*READING PASSAGE:*
Segment Open
Date: 19 December 2020 Tags: Miscellaneous

Issue

Researchers have discovered new evidence to suggest that in some people with Covid-19, the body produces auto-antibodies, that attacks own immune system and organs.

 

Background

Covid-19 has proved to be a big puzzle with its varying effects. In some people it occurs as a mild symptom and in others it turns fatal and serious.

 

Details

  • The researchers found that people with severe COVID had auto-antibodies that latched onto crucial proteins involved in recognising, alerting and clearing cells infected with the coronavirus.

  • These proteins include cytokines and chemokines – important messengers in the immune system. This interfered with the normal immune system function, blocking antiviral defences, potentially making the disease more severe.

  • Later studies discovered that people with severe COVID can also develop auto-antibodies to interferons, immune proteins that play a major role in fighting viral infections.

  • The presence of these auto-antibodies could make the disease worse, suggesting that these auto-antibodies could contribute to the severity of COVID in humans.
Segment Closed
*EXERCISE 1:* List every type of immune protein that the Covid-19 auto-antibody piece says auto-antibodies can target.
*EXERCISE 2:* Pick up the Covid-19 auto-antibody piece after its last bullet point and add a few more sentences.
The material that comes next has nothing to do with the Covid-19 auto-antibody piece.

*RECORDED DATA:*
Segment Open
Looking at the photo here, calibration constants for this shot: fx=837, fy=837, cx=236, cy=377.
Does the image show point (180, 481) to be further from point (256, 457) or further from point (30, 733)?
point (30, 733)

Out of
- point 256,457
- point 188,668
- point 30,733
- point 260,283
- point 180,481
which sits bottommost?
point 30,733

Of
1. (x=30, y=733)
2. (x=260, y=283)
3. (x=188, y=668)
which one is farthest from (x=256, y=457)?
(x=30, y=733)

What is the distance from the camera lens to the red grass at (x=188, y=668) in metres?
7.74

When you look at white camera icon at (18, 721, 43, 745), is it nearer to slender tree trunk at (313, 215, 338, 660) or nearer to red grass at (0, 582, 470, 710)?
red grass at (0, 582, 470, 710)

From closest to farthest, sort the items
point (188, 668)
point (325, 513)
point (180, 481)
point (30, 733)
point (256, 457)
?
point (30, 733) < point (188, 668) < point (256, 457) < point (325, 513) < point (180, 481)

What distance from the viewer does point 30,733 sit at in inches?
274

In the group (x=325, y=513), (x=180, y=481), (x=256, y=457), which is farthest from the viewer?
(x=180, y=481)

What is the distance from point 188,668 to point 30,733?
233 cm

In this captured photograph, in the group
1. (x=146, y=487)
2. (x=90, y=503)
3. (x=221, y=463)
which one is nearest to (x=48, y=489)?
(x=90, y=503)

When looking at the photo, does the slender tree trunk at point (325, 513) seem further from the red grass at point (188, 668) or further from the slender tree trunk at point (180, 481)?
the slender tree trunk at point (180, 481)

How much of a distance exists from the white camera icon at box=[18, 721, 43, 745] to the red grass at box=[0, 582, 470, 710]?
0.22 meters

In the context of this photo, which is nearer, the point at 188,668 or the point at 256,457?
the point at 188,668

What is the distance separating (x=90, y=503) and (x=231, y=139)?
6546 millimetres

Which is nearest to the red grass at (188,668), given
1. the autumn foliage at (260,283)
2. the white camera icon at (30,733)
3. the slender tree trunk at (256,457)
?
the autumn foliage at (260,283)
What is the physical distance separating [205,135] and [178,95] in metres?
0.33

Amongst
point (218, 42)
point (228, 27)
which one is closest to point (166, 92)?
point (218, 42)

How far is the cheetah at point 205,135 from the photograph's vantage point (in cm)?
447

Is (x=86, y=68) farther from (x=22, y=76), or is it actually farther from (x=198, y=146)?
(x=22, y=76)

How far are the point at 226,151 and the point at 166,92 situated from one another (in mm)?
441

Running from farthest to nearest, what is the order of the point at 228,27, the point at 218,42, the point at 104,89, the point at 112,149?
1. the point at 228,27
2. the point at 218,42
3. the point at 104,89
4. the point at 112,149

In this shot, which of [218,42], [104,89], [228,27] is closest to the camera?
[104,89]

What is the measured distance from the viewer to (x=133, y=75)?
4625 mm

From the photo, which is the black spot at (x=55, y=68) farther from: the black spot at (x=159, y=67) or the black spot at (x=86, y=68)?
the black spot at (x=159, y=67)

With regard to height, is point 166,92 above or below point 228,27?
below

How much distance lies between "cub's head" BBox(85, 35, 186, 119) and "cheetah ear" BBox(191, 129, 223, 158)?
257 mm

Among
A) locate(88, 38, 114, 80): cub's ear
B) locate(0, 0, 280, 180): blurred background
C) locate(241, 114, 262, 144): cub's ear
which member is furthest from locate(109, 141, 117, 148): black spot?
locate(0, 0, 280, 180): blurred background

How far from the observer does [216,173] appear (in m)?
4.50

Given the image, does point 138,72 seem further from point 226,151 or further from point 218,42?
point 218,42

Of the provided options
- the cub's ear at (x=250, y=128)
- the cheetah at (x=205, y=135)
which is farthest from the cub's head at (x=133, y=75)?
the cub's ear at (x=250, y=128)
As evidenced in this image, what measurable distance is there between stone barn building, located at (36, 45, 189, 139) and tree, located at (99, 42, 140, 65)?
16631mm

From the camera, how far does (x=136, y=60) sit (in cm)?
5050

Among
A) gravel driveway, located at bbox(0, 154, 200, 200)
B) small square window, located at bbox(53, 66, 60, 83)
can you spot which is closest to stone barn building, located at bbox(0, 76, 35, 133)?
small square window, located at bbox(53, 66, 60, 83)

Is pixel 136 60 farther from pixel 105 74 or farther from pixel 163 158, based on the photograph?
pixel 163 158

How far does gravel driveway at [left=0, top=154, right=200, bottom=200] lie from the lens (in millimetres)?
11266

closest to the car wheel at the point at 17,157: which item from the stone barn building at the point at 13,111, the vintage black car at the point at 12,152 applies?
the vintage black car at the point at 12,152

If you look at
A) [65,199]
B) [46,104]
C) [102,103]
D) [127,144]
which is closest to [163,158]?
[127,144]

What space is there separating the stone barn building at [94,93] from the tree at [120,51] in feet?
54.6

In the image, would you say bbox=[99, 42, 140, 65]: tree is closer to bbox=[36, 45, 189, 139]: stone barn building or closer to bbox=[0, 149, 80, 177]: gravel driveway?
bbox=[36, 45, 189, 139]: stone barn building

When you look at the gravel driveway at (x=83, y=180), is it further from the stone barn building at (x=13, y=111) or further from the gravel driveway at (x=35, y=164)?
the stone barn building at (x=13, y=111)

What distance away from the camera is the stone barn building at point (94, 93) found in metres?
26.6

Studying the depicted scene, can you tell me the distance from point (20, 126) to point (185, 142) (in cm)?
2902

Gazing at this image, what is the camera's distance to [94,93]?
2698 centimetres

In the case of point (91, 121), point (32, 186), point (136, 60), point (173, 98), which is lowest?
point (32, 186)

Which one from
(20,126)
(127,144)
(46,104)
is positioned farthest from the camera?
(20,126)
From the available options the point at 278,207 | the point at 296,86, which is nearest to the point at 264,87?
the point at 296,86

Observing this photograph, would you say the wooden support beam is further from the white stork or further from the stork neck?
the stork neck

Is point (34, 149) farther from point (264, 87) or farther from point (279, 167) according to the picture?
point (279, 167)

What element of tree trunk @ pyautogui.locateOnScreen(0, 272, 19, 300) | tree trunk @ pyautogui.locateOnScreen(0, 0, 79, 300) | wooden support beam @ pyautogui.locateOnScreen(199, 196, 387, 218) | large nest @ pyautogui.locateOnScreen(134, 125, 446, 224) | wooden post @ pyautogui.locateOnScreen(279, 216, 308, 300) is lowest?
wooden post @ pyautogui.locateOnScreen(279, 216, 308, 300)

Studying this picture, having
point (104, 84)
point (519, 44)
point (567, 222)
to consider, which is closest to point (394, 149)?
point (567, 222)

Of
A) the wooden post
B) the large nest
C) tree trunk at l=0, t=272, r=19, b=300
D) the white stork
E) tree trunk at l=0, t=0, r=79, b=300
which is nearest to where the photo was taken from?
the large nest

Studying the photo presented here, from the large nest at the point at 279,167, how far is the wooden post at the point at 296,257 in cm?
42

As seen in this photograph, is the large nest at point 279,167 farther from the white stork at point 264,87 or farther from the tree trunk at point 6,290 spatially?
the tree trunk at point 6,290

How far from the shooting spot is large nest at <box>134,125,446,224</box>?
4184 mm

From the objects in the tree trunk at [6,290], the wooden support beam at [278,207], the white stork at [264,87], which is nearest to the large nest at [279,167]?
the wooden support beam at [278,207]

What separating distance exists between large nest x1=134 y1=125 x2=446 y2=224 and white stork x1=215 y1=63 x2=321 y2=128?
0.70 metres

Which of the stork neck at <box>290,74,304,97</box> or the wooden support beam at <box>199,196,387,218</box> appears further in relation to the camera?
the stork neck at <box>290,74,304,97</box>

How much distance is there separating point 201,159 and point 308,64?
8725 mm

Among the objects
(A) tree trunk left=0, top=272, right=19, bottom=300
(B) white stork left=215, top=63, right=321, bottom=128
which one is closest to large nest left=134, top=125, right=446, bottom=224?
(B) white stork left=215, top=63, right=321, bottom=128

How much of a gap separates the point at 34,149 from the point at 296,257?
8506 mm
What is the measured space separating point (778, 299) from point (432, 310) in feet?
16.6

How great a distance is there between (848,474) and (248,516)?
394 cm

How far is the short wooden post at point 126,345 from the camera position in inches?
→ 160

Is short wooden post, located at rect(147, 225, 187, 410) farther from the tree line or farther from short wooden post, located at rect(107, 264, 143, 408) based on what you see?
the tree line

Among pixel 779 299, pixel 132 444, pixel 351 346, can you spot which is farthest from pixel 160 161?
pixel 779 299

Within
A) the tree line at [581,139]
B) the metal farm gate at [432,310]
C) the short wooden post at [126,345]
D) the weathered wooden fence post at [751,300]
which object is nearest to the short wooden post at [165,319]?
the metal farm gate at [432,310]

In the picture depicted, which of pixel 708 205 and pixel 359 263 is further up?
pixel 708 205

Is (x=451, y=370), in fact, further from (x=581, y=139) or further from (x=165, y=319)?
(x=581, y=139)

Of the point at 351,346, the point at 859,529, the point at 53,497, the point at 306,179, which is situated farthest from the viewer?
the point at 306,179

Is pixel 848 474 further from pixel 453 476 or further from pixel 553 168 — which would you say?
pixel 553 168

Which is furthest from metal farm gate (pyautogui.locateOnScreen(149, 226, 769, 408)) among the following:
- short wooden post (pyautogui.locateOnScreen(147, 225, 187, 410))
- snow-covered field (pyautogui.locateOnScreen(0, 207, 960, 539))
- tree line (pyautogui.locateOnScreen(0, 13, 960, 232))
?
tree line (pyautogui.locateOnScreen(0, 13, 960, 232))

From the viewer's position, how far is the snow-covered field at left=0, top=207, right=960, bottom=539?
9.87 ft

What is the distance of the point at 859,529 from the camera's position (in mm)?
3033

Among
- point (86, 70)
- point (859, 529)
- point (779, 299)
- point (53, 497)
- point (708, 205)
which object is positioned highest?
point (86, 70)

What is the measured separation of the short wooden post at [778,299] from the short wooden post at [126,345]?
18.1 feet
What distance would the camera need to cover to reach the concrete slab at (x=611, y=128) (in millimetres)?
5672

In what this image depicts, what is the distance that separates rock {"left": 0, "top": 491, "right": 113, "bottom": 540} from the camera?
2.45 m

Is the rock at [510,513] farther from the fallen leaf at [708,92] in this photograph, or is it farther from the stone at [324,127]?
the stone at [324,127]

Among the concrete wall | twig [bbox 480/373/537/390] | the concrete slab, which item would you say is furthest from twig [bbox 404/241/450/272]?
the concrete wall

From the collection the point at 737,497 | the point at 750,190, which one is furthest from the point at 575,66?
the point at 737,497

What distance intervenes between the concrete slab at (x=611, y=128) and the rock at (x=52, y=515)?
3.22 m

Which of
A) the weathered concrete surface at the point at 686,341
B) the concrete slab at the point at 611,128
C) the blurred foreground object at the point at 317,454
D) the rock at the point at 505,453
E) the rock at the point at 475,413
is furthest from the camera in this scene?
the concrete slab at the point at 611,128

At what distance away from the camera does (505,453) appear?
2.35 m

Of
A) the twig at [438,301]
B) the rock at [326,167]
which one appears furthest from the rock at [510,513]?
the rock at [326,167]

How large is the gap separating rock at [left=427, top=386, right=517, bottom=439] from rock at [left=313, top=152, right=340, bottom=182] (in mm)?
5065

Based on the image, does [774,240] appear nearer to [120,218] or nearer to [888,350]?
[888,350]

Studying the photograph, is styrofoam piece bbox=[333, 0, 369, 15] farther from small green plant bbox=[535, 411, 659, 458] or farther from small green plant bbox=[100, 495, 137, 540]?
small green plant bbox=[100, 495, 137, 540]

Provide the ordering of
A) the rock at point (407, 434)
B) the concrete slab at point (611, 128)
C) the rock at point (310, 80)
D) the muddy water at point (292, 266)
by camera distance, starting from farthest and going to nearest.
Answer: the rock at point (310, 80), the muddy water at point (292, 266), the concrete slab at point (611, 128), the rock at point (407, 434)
Segment Closed
*EXERCISE ANSWER 1:* Cytokines, chemokines, interferons

*EXERCISE ANSWER 2:*
  • However, the researchers didn't find any COVID-specific auto-antibodies that could be used to distinguish severely ill COVID patients.

Auto-immune diseases

  • An autoimmune disease is a condition in which your immune system mistakenly attacks your body cells and organs.

  • For many years, auto-antibodies have been known to be involved in autoimmune diseases, such as rheumatoid arthritis and lupus.

  • It is not known why some people develop these antibodies, but it is likely to be a combination of genetics and environment. Viral infections have also been linked to the onset of some autoimmune diseases.

With unusual autoimmune diseases, patients may suffer years before getting a proper diagnosis. Most of these diseases have no cure. Some require lifelong treatment to ease symptoms.